It’s a thing and a dangerous thing at that. Of course, you don’t have to be a girl to have Girl Brain, so let me break it down further. Basically, when you first start seeing someone and you have the chemistry and everything feels exciting and then your brain starts freaking out, thinking things like, if he/she doesn’t like The Temptations how can we ever get married, because I will definitely have The Temptations on the playlist of my wedding—stuff like that. Crazy stuff. I’ve gone the whole gauntlet myself, once I caught myself thinking damn, if I accidentally get pregnant by this one, I'll have to keep the baby because it will possibly be TOO CUTE to abort! What in the hell? Like when my Girl Brain comes on full force, I can’t do normal things. I just sit around thinking, he/she won’t want to go out with me ever again because of the way I blew my nose at the table during dinner, or because I talked about wanting to be spanked or what have you. The thing about Girl Brain is: it comes on suddenly, it comes on strong, and it comes on early. So, you have to be wary about following any trains out of Girl Brain to action.

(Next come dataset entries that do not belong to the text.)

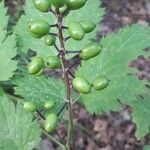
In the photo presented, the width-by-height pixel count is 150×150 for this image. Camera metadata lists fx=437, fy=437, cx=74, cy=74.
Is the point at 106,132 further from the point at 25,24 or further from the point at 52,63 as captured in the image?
the point at 52,63

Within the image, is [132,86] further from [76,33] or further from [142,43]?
[76,33]

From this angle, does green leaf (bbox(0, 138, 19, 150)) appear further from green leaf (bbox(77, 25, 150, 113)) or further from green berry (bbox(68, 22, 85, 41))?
green berry (bbox(68, 22, 85, 41))

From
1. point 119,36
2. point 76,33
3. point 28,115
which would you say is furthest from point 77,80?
point 119,36

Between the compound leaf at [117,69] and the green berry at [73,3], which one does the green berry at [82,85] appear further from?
the compound leaf at [117,69]

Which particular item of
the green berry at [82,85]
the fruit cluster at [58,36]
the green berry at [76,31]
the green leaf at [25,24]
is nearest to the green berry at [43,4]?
the fruit cluster at [58,36]

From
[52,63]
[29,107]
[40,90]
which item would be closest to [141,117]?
[40,90]
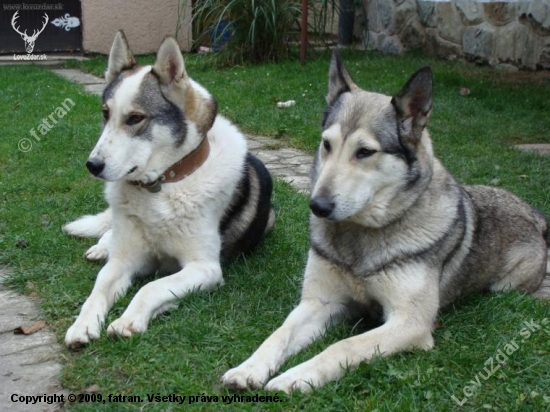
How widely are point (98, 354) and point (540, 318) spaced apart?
2.23 metres

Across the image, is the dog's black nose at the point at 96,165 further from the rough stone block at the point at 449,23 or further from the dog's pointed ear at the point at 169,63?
the rough stone block at the point at 449,23

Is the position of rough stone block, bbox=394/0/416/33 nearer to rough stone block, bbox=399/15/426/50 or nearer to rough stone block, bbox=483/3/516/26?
rough stone block, bbox=399/15/426/50

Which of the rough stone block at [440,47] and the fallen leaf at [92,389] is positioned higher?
the fallen leaf at [92,389]

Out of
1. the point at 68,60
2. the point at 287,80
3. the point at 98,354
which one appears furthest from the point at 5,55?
the point at 98,354

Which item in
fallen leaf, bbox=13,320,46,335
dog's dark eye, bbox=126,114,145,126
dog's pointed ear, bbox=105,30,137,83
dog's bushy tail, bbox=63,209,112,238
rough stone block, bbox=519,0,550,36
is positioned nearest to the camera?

*a pic captured of me by a my good buddy, Thang at Hoca Studio. ie. Me having Girl Brain*
I am struggling at the Girl Brain station and on the one hand, I’m excited that I’m feeling excited but I’m also so super annoyed. Just when I start to get my life together, Girl Brain puts all her irons in the fire and confuses everything. While I am looking for a bit of advice here, I’m also going to take a brief moment to note the awesome epiphany I had this weekend about my career path. I’m right on schedule. Like I used to get pissed at myself constantly because I felt like I wasn’t at the level I “deserved” to be at. What a self-entitled thought. But seriously, I’ve taken a path. I went to college, I decided my passion early, I got into an MFA, I’ve been published, I’m in a band again, I’m working as writer, living in a place I like. But, what is it I think I deserve? And what does it mean to deserve? I’m not even sure what I want beyond recognition.

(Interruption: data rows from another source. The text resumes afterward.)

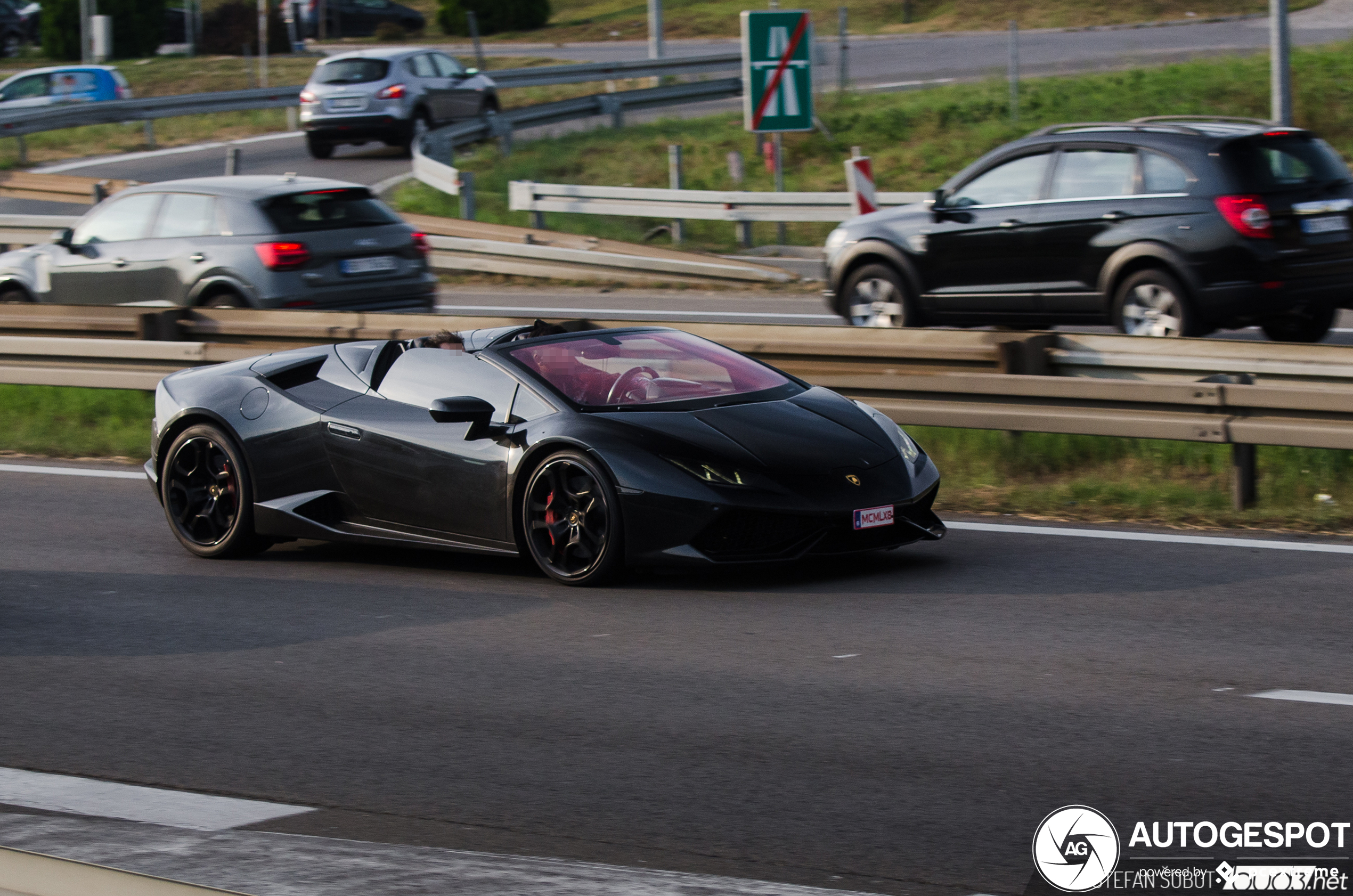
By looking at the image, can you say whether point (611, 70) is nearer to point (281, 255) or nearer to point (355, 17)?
point (281, 255)

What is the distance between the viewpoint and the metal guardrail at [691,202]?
21594 millimetres

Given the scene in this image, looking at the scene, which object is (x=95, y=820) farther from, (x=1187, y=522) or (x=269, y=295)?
(x=269, y=295)

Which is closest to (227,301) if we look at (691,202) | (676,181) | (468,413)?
(468,413)

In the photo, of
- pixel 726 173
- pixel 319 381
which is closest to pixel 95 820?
pixel 319 381

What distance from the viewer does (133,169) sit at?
31.8 metres

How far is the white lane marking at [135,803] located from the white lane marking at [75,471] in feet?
→ 20.6

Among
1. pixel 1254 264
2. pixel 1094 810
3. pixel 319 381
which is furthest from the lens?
pixel 1254 264

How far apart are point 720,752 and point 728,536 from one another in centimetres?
216

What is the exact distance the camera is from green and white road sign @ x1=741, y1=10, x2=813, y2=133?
2130 centimetres

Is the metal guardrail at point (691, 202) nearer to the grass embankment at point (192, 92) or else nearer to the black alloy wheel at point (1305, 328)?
the black alloy wheel at point (1305, 328)

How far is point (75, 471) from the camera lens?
1192cm

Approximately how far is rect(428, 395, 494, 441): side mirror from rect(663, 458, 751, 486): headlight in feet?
3.16

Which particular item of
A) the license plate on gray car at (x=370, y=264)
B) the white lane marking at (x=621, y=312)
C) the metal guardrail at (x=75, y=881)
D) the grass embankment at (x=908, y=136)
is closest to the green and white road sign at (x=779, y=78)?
the grass embankment at (x=908, y=136)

Let me shift this back to relationships now. I don’t even know what I want there beyond recognition/desire. Are those the same thing? I want the people I like to like me back but not just like me, crave me. And then, let me reject their bids for my time until I’m ready to hang. Or basically, let me hang all over them until I want to go home and never ever complain. That’s maniacal. I am a maniac. This I have known for a while but how to push it down or tame it or put a dress on it so it can leave the house and go to work? The above is also mania, the obsession with return on my educational and career investments. I’ve said this before and I’ll say it again, I’m like a fucking shark. If I stop moving, I’m pretty sure I’ll die. I’m trying to write about this tendency so I can work harder on forgiving myself when I want to slow down and do nothing. But, I suppose I should also forgive myself for Girl Brain every once in a while too, huh?